Unsteady 26

33.4K 5.1K 487
                                    

Seperti bumi yang berputar mengelilingi matahari, seperti itulah kenangan mengelilingi Ares. Kata seseorang padanya setahun yang lalu, semua butuh proses agar Ares bisa menerima kenangan pahit itu semua. Dan entah sampai kapan proses itu terhenti.

Setahun lalu, tepat di usianya yang ke 17 tahun lalu, ada sebuah hantaman besar pada hidupnya. Iya, tepat setahun lalu persis pada ulang tahunnya. Karena itu Ares benci akan hari lahirnya itu.

Masih segar dalam ingatannya, dalam sebuah ruangan putih itu ia melihat seseorang memberikan hal yang tidak pernah Ares sangka sebelumnya. Ares pikir ia akan kembali pada Penciptanya. Namun salah.

Laki-laki itu bersandar pada bagian depan mobil, memasang earphone ke telingannya lalu menggeser tombol hijau di handphonenya dan memasukkan handponenya ke dalam saku. Kulitnya sibuk menikmati semilir angin malam. Jam 1 pagi hamparan pemandangan pantai di depannya terlihat begitu menenangkan.

"Aku gak bisa tidur nih, Bang. Kasian banget tuh bayi Abang."

Ares memasukkan tangan kirinya ke dalam jaketnya. "Bayi?"

"Itu lho, bayi besar Bang Ares yang nakal itu." Eza memperjelas. "Dia tadi curhat sampai dua jam. Aku cuma bisa diem sambil mikir, aku gak ngerti masalah orang dewasa."

Katakan Ares jahat ketika semua orang memberinya kejutan dan ia malah marah. Bukan seperti itu maksud Ares. Ia hanya meledakkan emosi ketakutan masa lalunya. Sama seperti setahun lalu ketika kejutan itu menghantam dirinya.

"Dia cerita masalah apa?"

"Masalah hati, katanya. Errrr..." Eza terdiam sebentar. "Dia kok curhat sama anak kecil sih? Aku kan jadi bingung. Aku pengen ketawa denger dia nangis tapi kasihan. Gimana ya, aku bingung."

Ares tertawa kecil, mengangkat bahunya karena dingin. "Kalian temenan emangnya? Kok tumben kamu baik sama dia?"

"Enggak ih! Males. Aku cuma... hem... apa ya... gak tau..."

"Kak Aira cerita apa tadi?"

"Katanya rahasia kak, gimana dong?"

Ares mengerutkan keningnya tidak senang. "Lupa ya? Kan gak boleh ada rahasia diantara kita berdua. Mau dipecat jadi adik Abang?"

"Jangan atuh Bang. Kita kan brother. Ya? Ya? Ya?"

"Makanya cerita, nanti Abang beliin robot keluaran terbaru deh." Ares mengusap tengkuknya. Laki-laki itu duduk di bagian depan mobil dengan kaki bersila.

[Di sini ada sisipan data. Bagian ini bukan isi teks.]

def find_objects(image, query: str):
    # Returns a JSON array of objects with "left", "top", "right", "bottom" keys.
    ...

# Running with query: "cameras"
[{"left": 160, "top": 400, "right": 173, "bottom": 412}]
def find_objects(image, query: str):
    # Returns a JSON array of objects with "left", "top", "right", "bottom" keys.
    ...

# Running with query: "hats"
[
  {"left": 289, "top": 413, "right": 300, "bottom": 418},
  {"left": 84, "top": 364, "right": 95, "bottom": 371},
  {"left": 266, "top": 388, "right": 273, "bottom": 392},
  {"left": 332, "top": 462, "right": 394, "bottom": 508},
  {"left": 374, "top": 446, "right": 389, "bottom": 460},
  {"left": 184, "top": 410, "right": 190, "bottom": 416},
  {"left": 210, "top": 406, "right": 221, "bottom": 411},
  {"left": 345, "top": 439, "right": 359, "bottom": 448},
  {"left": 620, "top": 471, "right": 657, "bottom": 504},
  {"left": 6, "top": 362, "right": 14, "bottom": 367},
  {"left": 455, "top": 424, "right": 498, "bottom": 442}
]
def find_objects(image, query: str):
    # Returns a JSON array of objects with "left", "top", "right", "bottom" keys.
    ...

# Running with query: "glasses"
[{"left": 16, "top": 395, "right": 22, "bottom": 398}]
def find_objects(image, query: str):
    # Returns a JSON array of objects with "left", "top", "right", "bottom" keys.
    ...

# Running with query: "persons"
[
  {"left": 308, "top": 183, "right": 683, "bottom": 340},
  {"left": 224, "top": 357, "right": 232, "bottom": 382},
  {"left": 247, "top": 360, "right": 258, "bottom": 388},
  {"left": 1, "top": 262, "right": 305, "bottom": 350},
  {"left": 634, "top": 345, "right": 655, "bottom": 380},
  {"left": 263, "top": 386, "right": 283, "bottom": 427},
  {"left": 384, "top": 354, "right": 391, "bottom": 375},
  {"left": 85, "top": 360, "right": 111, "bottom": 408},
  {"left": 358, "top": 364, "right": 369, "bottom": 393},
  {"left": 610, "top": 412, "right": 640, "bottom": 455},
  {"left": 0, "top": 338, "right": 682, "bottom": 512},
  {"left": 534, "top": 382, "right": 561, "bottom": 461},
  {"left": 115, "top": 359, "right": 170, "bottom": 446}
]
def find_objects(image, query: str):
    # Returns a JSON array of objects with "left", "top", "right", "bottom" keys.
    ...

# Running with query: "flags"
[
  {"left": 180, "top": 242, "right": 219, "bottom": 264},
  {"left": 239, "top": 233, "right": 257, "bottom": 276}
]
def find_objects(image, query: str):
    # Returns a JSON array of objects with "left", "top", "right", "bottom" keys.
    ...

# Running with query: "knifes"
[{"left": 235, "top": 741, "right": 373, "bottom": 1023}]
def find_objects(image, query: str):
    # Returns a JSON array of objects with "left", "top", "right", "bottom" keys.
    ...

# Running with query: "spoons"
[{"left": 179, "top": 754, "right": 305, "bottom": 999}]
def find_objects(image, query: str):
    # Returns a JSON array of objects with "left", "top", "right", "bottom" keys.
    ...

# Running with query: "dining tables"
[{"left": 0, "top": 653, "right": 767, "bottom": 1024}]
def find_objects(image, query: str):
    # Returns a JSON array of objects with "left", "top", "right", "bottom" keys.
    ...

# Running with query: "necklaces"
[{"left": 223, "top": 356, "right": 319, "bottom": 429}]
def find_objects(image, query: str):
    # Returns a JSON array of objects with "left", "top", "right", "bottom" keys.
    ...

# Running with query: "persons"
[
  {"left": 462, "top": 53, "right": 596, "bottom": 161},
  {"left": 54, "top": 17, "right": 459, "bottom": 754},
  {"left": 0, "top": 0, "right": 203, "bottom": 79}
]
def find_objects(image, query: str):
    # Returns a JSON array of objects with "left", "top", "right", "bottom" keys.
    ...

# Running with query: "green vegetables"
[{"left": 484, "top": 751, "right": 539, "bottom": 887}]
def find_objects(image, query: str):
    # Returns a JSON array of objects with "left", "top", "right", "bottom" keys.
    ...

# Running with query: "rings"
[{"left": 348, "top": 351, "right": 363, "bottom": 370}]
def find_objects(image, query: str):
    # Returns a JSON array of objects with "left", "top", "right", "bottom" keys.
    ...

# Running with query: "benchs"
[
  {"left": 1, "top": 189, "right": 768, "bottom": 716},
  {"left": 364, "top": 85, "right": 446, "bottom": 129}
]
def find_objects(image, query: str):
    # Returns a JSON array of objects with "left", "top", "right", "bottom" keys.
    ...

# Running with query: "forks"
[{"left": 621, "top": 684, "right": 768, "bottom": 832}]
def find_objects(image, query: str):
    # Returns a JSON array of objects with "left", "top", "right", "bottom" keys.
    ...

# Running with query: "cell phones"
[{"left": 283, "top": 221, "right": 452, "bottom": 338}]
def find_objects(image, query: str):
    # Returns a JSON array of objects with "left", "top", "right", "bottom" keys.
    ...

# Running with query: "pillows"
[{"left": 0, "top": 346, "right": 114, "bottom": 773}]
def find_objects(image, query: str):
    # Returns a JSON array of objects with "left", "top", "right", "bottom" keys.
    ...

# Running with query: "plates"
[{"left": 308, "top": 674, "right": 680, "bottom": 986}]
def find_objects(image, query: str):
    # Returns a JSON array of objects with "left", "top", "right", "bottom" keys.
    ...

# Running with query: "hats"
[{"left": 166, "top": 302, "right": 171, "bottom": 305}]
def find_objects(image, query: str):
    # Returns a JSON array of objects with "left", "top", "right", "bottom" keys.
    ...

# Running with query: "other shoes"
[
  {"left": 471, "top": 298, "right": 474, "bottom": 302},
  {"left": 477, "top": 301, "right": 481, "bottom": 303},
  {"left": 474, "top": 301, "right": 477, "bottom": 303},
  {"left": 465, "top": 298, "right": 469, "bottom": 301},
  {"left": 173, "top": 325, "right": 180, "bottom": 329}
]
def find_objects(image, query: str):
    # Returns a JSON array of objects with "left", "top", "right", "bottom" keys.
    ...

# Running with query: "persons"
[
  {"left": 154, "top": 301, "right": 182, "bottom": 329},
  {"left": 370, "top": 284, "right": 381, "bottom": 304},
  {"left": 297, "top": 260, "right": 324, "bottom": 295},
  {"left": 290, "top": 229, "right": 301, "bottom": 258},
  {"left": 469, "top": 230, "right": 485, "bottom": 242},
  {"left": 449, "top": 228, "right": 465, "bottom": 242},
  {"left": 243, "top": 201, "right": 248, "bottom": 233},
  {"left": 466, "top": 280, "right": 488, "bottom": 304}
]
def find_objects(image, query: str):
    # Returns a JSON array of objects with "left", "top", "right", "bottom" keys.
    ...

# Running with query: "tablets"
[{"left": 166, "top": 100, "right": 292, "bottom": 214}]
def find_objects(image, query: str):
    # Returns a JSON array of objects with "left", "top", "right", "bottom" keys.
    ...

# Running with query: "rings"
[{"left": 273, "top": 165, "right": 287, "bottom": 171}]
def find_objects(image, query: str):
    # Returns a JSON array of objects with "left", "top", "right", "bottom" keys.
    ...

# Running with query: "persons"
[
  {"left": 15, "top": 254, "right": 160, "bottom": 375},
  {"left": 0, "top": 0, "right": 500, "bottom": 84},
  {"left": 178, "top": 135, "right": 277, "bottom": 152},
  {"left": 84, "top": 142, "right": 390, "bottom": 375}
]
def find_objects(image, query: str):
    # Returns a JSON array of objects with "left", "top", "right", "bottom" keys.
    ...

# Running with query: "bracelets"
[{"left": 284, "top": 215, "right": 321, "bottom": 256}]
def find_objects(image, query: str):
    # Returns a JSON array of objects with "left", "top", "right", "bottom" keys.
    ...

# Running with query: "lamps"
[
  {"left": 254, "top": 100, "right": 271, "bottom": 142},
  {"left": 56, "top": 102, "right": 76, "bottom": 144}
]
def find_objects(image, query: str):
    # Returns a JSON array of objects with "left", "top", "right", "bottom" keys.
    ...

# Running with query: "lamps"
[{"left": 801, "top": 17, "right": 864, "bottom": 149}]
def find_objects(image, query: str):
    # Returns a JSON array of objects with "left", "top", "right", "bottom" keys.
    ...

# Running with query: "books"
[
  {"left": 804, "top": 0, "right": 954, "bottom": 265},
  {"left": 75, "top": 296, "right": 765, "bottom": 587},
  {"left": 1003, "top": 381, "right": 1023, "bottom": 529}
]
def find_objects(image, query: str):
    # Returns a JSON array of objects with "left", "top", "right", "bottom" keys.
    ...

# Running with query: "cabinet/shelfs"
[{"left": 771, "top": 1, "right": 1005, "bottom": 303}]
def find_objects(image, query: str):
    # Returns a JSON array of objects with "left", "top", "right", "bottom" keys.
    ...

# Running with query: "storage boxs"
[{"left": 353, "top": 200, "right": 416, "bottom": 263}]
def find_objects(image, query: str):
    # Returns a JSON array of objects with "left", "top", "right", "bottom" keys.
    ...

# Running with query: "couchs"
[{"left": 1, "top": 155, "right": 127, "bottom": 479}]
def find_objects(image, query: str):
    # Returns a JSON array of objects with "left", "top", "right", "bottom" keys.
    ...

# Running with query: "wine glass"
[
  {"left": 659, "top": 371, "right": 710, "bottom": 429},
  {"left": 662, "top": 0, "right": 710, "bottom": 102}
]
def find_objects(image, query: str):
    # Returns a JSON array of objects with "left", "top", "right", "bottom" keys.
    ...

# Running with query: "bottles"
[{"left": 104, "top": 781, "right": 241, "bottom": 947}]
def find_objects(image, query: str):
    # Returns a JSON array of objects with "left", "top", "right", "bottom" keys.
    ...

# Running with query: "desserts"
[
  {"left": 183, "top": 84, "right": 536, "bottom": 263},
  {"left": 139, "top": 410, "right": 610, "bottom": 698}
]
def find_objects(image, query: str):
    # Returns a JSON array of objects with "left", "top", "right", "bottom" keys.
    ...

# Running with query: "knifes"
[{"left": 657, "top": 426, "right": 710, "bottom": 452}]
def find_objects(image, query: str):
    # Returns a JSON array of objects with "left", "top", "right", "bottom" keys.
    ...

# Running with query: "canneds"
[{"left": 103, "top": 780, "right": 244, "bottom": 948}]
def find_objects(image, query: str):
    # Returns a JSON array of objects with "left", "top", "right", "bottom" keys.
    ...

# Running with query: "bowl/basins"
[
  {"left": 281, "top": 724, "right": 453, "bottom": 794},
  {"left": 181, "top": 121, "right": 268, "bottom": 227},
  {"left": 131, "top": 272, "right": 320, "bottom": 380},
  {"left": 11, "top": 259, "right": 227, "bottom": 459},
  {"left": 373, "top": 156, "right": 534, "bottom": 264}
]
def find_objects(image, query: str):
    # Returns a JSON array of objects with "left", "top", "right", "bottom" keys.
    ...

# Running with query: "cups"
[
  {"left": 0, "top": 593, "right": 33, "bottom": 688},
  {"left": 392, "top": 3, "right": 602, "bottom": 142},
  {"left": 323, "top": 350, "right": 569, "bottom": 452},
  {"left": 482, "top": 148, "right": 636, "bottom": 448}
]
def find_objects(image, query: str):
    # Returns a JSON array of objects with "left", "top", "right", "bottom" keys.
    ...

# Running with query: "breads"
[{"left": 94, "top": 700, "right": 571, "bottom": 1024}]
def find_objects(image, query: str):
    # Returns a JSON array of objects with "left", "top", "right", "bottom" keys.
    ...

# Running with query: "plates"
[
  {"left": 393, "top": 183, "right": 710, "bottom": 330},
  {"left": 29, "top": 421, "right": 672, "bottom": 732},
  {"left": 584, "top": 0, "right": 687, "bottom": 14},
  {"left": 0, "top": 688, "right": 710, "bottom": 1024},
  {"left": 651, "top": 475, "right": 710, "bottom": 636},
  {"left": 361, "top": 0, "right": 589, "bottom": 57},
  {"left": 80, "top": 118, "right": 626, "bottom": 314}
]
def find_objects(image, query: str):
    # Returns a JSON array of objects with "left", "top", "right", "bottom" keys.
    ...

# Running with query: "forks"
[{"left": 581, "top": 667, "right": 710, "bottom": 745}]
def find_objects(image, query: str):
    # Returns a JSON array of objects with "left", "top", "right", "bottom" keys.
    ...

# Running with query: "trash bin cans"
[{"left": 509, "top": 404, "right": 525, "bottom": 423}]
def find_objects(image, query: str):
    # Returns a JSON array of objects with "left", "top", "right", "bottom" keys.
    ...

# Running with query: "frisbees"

"Dia ngomongnya cepet banget sambil nangis kejar gitu. Aku cuma bisa nangkap dikit sih. Orang Jenius juga gak ngerti inti cerita dia itu apa."

"Nangis?"

"Iya. Tapi nangisnya gak elite, berisik banget sampe aku kaget waktu angkat panggilan dari dia. Kak Aira bilang gak ada yang berniat merayakan hari lahirnya. Gak ada yang sayang dia. Dia nangis tuh, terus ngomong lagi kalau Abang bentak-bentak dia waktu Kak Aira kasih surprise, padahal dia mau merayakan hari lahirnya bareng sama Abang."

"Terus?"

"Nabrak deh."

"Eza..."

"Eh iya, ya terus aku cuma bisa diem. Dia bilang semua orang nggak pernah anggap dia hidup. Papanya juga gak ngucapin apa-apa di hari lahirnya. Cuma diem waktu dia pulang ke rumah."

Ares menghela napas. "Yaudah, kamu tidur gih. Udah malem."

"Nyuruh doang. Abang juga tidur."

"Iya. Udah dulu ya."

Ares mematikan sambungan telepon, mencabut earphone itu dan memasukkannya ke dalam saku jaketnya. Ares memegang dada kirinya, tempat jantung berada, merasakan detaknya dalam sunyi malam ditemani debur ombak.